▸ Written instruction: Render the lines of the entries as a numbered list, starting at the line that contains "Of rock, located" and ending at the last line of the entries, leaving out blank lines.

Entries on spatial positioning

----

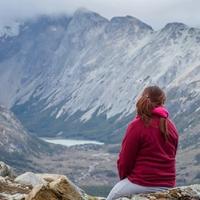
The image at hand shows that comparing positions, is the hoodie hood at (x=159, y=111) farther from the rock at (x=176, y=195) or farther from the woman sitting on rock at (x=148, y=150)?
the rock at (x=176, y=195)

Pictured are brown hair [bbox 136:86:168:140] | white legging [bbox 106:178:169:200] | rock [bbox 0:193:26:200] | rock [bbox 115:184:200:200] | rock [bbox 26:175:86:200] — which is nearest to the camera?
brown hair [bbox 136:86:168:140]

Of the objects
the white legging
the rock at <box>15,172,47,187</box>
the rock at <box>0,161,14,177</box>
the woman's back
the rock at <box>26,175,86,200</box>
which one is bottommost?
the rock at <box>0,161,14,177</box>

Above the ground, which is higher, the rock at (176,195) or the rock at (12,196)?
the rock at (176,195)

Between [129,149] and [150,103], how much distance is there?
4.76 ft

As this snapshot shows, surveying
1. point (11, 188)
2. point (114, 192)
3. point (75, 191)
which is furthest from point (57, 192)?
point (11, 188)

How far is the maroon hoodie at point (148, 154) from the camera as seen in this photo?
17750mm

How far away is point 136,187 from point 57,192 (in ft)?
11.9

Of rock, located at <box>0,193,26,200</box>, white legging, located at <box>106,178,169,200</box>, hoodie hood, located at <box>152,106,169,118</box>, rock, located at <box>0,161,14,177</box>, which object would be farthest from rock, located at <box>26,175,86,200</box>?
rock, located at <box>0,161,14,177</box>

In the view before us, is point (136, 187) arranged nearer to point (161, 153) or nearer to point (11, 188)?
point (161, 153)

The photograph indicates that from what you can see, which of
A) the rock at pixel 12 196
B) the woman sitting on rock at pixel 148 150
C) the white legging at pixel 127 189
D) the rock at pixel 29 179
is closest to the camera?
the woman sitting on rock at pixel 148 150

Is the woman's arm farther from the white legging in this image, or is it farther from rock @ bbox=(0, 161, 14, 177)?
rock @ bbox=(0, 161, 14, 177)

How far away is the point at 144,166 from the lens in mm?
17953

----

▸ Reply:
1. Of rock, located at <box>0,193,26,200</box>, white legging, located at <box>106,178,169,200</box>, hoodie hood, located at <box>152,106,169,118</box>, rock, located at <box>0,161,14,177</box>, which object would be farthest from rock, located at <box>26,175,86,200</box>?
2. rock, located at <box>0,161,14,177</box>
3. In the view before us, is point (136, 187) arranged nearer to point (161, 153) or nearer to point (11, 188)?
4. point (161, 153)
5. The photograph indicates that from what you can see, which of
6. A) the rock at pixel 12 196
7. B) the woman sitting on rock at pixel 148 150
8. C) the white legging at pixel 127 189
9. D) the rock at pixel 29 179
10. is closest to the camera?
11. the woman sitting on rock at pixel 148 150
12. Is the woman's arm farther from the white legging in this image, or is it farther from rock @ bbox=(0, 161, 14, 177)?
13. rock @ bbox=(0, 161, 14, 177)
14. How far away is the point at 144,166 from the lens in mm?
15. 17953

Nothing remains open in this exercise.